**EXERCISE REQUIREMENTS:** Could you print every record below exactly as it appears?

**LISTED ENTRIES:**

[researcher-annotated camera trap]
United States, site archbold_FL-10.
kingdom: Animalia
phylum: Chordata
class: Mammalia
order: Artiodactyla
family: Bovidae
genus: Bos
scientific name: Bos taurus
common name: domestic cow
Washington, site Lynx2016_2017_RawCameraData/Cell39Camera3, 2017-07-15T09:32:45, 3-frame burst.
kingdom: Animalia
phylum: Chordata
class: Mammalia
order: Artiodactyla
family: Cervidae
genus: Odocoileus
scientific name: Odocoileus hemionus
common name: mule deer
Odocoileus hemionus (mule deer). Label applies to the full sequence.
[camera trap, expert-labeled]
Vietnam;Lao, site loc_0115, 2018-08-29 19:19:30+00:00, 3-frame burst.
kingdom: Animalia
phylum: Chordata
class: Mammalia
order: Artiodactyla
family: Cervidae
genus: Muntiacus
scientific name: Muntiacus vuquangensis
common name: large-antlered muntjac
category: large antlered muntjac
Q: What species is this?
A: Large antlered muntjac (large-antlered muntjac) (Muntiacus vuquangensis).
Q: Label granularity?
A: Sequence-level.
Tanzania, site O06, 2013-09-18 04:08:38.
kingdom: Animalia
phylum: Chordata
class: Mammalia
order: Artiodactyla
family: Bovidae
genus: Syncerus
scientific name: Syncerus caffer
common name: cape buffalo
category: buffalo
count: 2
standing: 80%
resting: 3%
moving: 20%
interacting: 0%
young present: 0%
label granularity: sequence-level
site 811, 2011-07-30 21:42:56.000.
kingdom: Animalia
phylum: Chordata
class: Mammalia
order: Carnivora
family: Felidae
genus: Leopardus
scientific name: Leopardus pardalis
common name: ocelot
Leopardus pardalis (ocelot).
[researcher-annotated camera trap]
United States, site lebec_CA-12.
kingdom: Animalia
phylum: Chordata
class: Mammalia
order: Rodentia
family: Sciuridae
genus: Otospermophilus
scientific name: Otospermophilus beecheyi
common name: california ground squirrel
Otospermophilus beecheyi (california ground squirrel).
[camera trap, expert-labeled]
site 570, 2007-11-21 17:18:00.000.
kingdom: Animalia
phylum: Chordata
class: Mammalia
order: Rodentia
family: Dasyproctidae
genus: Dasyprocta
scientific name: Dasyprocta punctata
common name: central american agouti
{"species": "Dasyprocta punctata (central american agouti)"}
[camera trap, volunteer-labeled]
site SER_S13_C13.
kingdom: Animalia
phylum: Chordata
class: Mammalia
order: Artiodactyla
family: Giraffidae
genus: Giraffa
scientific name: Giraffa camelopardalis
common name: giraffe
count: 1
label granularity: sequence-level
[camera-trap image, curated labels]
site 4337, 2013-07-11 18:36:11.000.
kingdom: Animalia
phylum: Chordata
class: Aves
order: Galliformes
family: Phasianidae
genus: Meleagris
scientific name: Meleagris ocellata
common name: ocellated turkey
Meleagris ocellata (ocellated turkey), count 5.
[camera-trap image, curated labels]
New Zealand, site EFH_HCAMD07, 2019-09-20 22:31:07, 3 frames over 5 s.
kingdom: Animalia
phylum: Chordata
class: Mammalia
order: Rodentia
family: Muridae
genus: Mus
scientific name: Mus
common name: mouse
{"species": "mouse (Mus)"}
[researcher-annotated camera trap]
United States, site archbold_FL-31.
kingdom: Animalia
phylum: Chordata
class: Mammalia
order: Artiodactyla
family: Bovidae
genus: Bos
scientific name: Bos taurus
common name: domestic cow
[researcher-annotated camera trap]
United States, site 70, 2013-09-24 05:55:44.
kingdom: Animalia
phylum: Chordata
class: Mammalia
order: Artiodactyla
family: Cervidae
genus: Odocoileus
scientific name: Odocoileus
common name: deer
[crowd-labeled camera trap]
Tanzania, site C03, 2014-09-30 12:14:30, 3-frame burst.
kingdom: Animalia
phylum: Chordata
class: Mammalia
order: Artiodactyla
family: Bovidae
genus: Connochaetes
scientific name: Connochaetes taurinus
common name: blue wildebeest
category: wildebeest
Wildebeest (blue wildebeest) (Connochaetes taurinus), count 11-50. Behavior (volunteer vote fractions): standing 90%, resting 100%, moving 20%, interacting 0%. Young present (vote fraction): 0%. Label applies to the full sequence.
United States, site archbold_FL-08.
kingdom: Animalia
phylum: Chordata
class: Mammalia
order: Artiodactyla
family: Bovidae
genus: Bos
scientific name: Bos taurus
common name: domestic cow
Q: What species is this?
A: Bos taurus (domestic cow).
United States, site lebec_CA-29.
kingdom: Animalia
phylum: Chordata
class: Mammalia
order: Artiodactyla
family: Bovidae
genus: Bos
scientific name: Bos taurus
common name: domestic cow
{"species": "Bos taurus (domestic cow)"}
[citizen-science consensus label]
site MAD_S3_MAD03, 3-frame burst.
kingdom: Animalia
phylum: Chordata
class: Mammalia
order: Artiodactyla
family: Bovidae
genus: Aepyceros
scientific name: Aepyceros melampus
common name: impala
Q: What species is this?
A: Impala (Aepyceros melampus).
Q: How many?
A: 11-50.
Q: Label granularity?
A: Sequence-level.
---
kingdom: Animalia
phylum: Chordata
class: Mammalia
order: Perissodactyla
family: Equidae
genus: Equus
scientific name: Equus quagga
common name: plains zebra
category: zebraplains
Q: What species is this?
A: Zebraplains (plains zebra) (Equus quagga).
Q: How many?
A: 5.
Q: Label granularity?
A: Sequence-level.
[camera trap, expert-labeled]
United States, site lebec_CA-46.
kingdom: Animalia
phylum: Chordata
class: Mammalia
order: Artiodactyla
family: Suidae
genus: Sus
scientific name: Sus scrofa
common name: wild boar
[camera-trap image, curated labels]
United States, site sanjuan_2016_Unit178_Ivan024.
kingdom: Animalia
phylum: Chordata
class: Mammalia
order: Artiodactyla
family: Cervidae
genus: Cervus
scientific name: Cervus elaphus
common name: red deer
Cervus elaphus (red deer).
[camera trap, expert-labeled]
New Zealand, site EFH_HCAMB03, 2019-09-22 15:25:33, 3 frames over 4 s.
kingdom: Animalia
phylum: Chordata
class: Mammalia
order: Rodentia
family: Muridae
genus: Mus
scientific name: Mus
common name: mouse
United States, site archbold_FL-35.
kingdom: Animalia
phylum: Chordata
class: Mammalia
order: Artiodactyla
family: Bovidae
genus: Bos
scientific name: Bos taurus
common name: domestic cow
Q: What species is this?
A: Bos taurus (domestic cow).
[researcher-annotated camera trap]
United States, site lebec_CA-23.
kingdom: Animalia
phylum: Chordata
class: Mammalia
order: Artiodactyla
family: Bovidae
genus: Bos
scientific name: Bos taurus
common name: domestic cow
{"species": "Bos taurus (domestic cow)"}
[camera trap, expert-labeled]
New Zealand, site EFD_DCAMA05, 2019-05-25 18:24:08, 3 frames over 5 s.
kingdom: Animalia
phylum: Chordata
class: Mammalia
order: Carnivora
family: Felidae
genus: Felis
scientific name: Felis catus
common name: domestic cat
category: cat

**REPLY:**
[researcher-annotated camera trap]
United States, site archbold_FL-10.
kingdom: Animalia
phylum: Chordata
class: Mammalia
order: Artiodactyla
family: Bovidae
genus: Bos
scientific name: Bos taurus
common name: domestic cow
Washington, site Lynx2016_2017_RawCameraData/Cell39Camera3, 2017-07-15T09:32:45, 3-frame burst.
kingdom: Animalia
phylum: Chordata
class: Mammalia
order: Artiodactyla
family: Cervidae
genus: Odocoileus
scientific name: Odocoileus hemionus
common name: mule deer
Odocoileus hemionus (mule deer). Label applies to the full sequence.
[camera trap, expert-labeled]
Vietnam;Lao, site loc_0115, 2018-08-29 19:19:30+00:00, 3-frame burst.
kingdom: Animalia
phylum: Chordata
class: Mammalia
order: Artiodactyla
family: Cervidae
genus: Muntiacus
scientific name: Muntiacus vuquangensis
common name: large-antlered muntjac
category: large antlered muntjac
Q: What species is this?
A: Large antlered muntjac (large-antlered muntjac) (Muntiacus vuquangensis).
Q: Label granularity?
A: Sequence-level.
Tanzania, site O06, 2013-09-18 04:08:38.
kingdom: Animalia
phylum: Chordata
class: Mammalia
order: Artiodactyla
family: Bovidae
genus: Syncerus
scientific name: Syncerus caffer
common name: cape buffalo
category: buffalo
count: 2
standing: 80%
resting: 3%
moving: 20%
interacting: 0%
young present: 0%
label granularity: sequence-level
site 811, 2011-07-30 21:42:56.000.
kingdom: Animalia
phylum: Chordata
class: Mammalia
order: Carnivora
family: Felidae
genus: Leopardus
scientific name: Leopardus pardalis
common name: ocelot
Leopardus pardalis (ocelot).
[researcher-annotated camera trap]
United States, site lebec_CA-12.
kingdom: Animalia
phylum: Chordata
class: Mammalia
order: Rodentia
family: Sciuridae
genus: Otospermophilus
scientific name: Otospermophilus beecheyi
common name: california ground squirrel
Otospermophilus beecheyi (california ground squirrel).
[camera trap, expert-labeled]
site 570, 2007-11-21 17:18:00.000.
kingdom: Animalia
phylum: Chordata
class: Mammalia
order: Rodentia
family: Dasyproctidae
genus: Dasyprocta
scientific name: Dasyprocta punctata
common name: central american agouti
{"species": "Dasyprocta punctata (central american agouti)"}
[camera trap, volunteer-labeled]
site SER_S13_C13.
kingdom: Animalia
phylum: Chordata
class: Mammalia
order: Artiodactyla
family: Giraffidae
genus: Giraffa
scientific name: Giraffa camelopardalis
common name: giraffe
count: 1
label granularity: sequence-level
[camera-trap image, curated labels]
site 4337, 2013-07-11 18:36:11.000.
kingdom: Animalia
phylum: Chordata
class: Aves
order: Galliformes
family: Phasianidae
genus: Meleagris
scientific name: Meleagris ocellata
common name: ocellated turkey
Meleagris ocellata (ocellated turkey), count 5.
[camera-trap image, curated labels]
New Zealand, site EFH_HCAMD07, 2019-09-20 22:31:07, 3 frames over 5 s.
kingdom: Animalia
phylum: Chordata
class: Mammalia
order: Rodentia
family: Muridae
genus: Mus
scientific name: Mus
common name: mouse
{"species": "mouse (Mus)"}
[researcher-annotated camera trap]
United States, site archbold_FL-31.
kingdom: Animalia
phylum: Chordata
class: Mammalia
order: Artiodactyla
family: Bovidae
genus: Bos
scientific name: Bos taurus
common name: domestic cow
[researcher-annotated camera trap]
United States, site 70, 2013-09-24 05:55:44.
kingdom: Animalia
phylum: Chordata
class: Mammalia
order: Artiodactyla
family: Cervidae
genus: Odocoileus
scientific name: Odocoileus
common name: deer
[crowd-labeled camera trap]
Tanzania, site C03, 2014-09-30 12:14:30, 3-frame burst.
kingdom: Animalia
phylum: Chordata
class: Mammalia
order: Artiodactyla
family: Bovidae
genus: Connochaetes
scientific name: Connochaetes taurinus
common name: blue wildebeest
category: wildebeest
Wildebeest (blue wildebeest) (Connochaetes taurinus), count 11-50. Behavior (volunteer vote fractions): standing 90%, resting 100%, moving 20%, interacting 0%. Young present (vote fraction): 0%. Label applies to the full sequence.
United States, site archbold_FL-08.
kingdom: Animalia
phylum: Chordata
class: Mammalia
order: Artiodactyla
family: Bovidae
genus: Bos
scientific name: Bos taurus
common name: domestic cow
Q: What species is this?
A: Bos taurus (domestic cow).
United States, site lebec_CA-29.
kingdom: Animalia
phylum: Chordata
class: Mammalia
order: Artiodactyla
family: Bovidae
genus: Bos
scientific name: Bos taurus
common name: domestic cow
{"species": "Bos taurus (domestic cow)"}
[citizen-science consensus label]
site MAD_S3_MAD03, 3-frame burst.
kingdom: Animalia
phylum: Chordata
class: Mammalia
order: Artiodactyla
family: Bovidae
genus: Aepyceros
scientific name: Aepyceros melampus
common name: impala
Q: What species is this?
A: Impala (Aepyceros melampus).
Q: How many?
A: 11-50.
Q: Label granularity?
A: Sequence-level.
---
kingdom: Animalia
phylum: Chordata
class: Mammalia
order: Perissodactyla
family: Equidae
genus: Equus
scientific name: Equus quagga
common name: plains zebra
category: zebraplains
Q: What species is this?
A: Zebraplains (plains zebra) (Equus quagga).
Q: How many?
A: 5.
Q: Label granularity?
A: Sequence-level.
[camera trap, expert-labeled]
United States, site lebec_CA-46.
kingdom: Animalia
phylum: Chordata
class: Mammalia
order: Artiodactyla
family: Suidae
genus: Sus
scientific name: Sus scrofa
common name: wild boar
[camera-trap image, curated labels]
United States, site sanjuan_2016_Unit178_Ivan024.
kingdom: Animalia
phylum: Chordata
class: Mammalia
order: Artiodactyla
family: Cervidae
genus: Cervus
scientific name: Cervus elaphus
common name: red deer
Cervus elaphus (red deer).
[camera trap, expert-labeled]
New Zealand, site EFH_HCAMB03, 2019-09-22 15:25:33, 3 frames over 4 s.
kingdom: Animalia
phylum: Chordata
class: Mammalia
order: Rodentia
family: Muridae
genus: Mus
scientific name: Mus
common name: mouse
United States, site archbold_FL-35.
kingdom: Animalia
phylum: Chordata
class: Mammalia
order: Artiodactyla
family: Bovidae
genus: Bos
scientific name: Bos taurus
common name: domestic cow
Q: What species is this?
A: Bos taurus (domestic cow).
[researcher-annotated camera trap]
United States, site lebec_CA-23.
kingdom: Animalia
phylum: Chordata
class: Mammalia
order: Artiodactyla
family: Bovidae
genus: Bos
scientific name: Bos taurus
common name: domestic cow
{"species": "Bos taurus (domestic cow)"}
[camera trap, expert-labeled]
New Zealand, site EFD_DCAMA05, 2019-05-25 18:24:08, 3 frames over 5 s.
kingdom: Animalia
phylum: Chordata
class: Mammalia
order: Carnivora
family: Felidae
genus: Felis
scientific name: Felis catus
common name: domestic cat
category: cat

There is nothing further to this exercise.